Dealers under the aegis of the Independent Petroleum Marketers Association of Nigeria, said there had been a lopsided pattern in the distribution of PMS lately, stressing that this would cause scarcity and worsen the price disparity in retail outlets.

They told our correspondent that the Nigerian National Petroleum Company Limited, through its NNPC Retail subsidiary, had not been delivering the exact number of trucks of fuel that were meant for independent marketers.

“Here in Port Harcourt, for instance, we have Oando and NNPC Retail, and they have products in some private depots. Master Energy and Liquid Bulk also have products, but there is no volume for independent marketers,” the National Public Relations Officer, IPMAN, Chief Ukadike Chinedu, stated.

He added, “Independent marketers have no volume in all these depots and we have over 3,400 tickets lying and waiting at the NNPC Retail account. This new system is now making independent marketers beg for petroleum products from NNPC Retail.

“It is until NNPC Retail has finished loading products to its own outlets before it would now attend to independent marketers. It has made the independent marketers the third tier in terms of the bulk distribution of petroleum products, which is very incorrect.”

Independent marketers operate about 80 per cent of filling stations nationwide, both in villages and other remote areas, making them the largest downstream distributors of petrol.

Ukadike explained that the recent lopsidedness in products distribution by NNPC Retail “is the problem that leads to price disparity,” adding that “we are now forced to go and buy products from retail outlets and some of these tank farm owners at a very exorbitant price.”

Also commenting on the issue, the National President, IPMAN, Debo Ahmed, said the situation at private depots (coastal depots) was quite worrisome.

He said downstream oil sector operators “must do something now to restore the depleted faith of independent marketers, especially at the Port Harcourt coastal depots.”

Ahmed’s remarks, which was forwarded to our correspondent by the association’s PRO, read in part, “In the second week of February this year, a vessel discharged about 28 million litres (622 trucks) of PMS in TSL depot (Oando).

“A 162-trucks programme was released for IPMAN, which was about 7.3 million litres. Out of the 162-trucks programme given to us, we struggled to load less than 100 trucks. About 62 tickets are still there waiting for the next vessel.

“In the last week of February, another vessel discharged 13 million litres (288 trucks) of PMS at Liquid Bulk. Only a 56-trucks programme was released for IPMAN. We were all expecting the next programme, just to hear that the product finished last week.”

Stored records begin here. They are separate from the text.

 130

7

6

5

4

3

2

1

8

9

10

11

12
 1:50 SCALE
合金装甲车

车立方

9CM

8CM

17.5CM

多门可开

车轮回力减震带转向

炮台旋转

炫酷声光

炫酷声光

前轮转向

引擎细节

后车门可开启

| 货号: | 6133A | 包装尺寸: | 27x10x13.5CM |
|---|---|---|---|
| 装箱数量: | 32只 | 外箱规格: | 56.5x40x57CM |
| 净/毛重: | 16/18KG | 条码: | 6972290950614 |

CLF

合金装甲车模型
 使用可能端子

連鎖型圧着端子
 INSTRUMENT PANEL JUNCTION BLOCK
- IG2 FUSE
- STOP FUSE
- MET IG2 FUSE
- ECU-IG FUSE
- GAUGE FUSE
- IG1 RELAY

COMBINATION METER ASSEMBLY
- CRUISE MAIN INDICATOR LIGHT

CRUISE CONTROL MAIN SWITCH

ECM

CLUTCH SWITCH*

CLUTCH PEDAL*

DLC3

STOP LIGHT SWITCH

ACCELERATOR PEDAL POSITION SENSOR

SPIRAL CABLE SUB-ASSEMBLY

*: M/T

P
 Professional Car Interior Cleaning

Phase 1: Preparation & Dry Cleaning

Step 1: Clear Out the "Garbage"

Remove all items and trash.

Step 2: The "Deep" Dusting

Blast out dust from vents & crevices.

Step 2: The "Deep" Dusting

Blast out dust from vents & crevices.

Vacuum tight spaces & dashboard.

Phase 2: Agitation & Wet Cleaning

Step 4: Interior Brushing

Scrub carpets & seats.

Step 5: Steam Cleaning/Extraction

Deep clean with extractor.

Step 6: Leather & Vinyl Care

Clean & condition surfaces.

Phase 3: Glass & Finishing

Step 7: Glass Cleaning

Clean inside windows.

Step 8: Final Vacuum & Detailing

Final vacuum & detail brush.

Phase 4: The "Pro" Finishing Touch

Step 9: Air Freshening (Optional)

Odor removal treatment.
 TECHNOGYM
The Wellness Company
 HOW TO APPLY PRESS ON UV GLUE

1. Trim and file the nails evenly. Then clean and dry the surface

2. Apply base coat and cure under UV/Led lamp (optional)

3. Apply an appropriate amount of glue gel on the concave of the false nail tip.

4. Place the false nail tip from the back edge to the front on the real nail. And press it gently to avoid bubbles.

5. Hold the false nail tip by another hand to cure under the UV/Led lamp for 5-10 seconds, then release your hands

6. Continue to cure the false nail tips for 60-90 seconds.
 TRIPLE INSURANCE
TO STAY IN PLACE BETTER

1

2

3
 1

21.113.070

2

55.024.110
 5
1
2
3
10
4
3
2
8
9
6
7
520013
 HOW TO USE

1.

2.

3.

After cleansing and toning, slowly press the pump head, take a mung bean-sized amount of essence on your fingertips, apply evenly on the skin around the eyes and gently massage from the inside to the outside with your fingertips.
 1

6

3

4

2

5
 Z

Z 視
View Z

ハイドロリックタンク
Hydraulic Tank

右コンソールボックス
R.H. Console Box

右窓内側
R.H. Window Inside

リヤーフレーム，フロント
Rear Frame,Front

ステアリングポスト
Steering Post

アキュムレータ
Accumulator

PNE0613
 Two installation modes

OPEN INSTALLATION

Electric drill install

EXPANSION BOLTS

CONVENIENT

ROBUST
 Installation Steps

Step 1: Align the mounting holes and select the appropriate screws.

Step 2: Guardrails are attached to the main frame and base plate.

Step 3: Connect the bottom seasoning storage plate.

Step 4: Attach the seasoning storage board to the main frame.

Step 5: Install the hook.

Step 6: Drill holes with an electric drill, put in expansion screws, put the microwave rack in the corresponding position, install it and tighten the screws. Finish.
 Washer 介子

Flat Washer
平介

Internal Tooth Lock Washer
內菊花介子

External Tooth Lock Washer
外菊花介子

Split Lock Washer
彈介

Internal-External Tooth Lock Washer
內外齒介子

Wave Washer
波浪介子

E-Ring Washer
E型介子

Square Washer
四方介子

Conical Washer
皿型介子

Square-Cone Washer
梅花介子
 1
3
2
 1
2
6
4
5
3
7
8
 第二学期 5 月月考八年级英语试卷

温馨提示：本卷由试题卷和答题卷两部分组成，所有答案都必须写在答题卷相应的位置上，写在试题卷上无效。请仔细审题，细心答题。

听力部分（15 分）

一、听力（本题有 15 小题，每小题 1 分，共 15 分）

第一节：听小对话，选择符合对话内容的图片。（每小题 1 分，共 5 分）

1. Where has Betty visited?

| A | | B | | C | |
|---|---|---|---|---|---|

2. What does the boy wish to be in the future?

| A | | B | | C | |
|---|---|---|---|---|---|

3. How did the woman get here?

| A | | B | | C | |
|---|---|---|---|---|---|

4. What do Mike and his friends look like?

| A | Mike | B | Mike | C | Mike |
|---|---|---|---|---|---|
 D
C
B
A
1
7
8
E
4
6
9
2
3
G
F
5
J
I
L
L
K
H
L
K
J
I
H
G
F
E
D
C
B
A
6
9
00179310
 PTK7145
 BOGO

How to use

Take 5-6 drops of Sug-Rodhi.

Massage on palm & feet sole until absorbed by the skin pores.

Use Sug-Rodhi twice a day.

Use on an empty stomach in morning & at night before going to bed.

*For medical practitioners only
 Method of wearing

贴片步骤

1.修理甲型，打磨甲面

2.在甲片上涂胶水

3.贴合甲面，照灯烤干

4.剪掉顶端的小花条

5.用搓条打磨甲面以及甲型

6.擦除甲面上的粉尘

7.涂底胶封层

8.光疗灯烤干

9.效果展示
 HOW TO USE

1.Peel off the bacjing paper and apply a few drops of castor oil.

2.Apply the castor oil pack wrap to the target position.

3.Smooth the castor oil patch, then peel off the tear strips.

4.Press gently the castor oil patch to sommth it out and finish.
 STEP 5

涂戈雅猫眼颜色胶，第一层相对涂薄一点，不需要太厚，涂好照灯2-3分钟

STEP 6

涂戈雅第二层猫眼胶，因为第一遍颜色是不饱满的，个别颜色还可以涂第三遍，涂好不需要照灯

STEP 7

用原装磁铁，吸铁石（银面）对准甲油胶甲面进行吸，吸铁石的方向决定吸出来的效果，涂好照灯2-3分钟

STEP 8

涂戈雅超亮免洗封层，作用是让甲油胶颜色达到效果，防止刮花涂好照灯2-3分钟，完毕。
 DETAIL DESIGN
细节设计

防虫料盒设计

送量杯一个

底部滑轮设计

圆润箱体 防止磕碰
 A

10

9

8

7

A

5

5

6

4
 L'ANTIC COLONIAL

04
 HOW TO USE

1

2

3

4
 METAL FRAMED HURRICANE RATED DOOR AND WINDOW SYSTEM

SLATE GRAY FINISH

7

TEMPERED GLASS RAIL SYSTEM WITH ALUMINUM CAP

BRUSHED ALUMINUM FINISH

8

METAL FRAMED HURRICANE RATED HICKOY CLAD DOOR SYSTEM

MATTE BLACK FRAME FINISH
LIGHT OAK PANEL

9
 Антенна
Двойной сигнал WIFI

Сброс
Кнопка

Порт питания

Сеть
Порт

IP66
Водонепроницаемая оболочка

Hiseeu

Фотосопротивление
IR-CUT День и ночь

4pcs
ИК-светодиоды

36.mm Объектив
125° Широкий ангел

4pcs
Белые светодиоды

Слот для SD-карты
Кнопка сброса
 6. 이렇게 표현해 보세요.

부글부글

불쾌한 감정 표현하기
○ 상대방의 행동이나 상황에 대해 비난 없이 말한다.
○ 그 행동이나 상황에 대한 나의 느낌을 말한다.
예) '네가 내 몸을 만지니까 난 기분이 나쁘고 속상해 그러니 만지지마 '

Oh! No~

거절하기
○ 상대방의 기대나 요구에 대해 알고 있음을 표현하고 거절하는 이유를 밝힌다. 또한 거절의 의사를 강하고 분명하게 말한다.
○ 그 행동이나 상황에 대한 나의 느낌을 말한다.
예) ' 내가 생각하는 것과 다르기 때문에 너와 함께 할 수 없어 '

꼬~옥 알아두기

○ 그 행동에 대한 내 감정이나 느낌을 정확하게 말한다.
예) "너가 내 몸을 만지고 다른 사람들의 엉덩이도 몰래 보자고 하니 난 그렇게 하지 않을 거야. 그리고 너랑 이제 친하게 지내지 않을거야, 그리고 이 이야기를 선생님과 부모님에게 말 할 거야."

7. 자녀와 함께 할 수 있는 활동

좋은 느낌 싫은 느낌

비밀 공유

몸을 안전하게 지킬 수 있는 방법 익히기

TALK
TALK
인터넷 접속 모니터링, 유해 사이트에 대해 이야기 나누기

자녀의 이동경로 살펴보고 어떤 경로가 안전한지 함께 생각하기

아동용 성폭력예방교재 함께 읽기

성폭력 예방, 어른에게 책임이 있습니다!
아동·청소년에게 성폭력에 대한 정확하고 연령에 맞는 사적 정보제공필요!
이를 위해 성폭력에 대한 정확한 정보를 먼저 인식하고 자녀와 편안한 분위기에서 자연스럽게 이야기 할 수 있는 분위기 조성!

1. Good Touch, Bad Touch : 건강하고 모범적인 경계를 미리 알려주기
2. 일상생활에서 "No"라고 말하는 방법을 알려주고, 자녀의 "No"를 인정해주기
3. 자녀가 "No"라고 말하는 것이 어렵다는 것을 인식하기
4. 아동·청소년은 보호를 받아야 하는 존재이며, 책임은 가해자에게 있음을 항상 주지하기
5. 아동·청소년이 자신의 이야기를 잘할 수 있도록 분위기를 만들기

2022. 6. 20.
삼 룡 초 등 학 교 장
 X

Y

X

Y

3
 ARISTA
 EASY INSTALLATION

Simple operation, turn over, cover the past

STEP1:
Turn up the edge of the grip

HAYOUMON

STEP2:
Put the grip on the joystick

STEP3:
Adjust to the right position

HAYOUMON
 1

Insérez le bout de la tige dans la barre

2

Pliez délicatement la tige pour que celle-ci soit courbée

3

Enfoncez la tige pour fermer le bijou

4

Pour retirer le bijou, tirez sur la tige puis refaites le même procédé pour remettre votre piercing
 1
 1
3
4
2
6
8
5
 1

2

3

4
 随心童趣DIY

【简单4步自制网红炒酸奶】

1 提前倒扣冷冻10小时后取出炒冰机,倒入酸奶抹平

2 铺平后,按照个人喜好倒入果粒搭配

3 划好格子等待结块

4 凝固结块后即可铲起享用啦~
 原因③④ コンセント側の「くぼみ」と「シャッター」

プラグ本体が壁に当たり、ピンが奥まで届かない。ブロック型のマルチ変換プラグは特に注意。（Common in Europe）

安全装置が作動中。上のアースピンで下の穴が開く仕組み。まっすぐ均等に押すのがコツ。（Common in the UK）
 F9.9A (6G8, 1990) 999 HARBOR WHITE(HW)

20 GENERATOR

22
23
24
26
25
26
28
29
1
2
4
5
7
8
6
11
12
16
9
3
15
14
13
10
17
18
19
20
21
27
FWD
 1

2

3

He also stated that last week, a vessel with 13 million litres (288 trucks) discharged at Master Energy.

“As at this moment, IPMAN has not received any programme for that product. Another vessel will discharge at TSL. IPMAN, what’s our fate?” the association’s president stated.

He added, “This is the right time to toss away the crutches of comfort and restore the hope and expectations of all independent marketers. Is important we start our protest as soon as possible.

“This is important so that Nigerias will know what is going on with us and the new retail. The lopsided distribution pattern will continue to cause scarcity and price disparity in retail outlets.”

When contacted for comments on the matter, the Chief Corporate Communications Officer, NNPCL, Garba-Deen Muhammad, requested that the enquiry be sent to him via WhatsApp. This was done, but he had yet to reply up till the time of filing this report.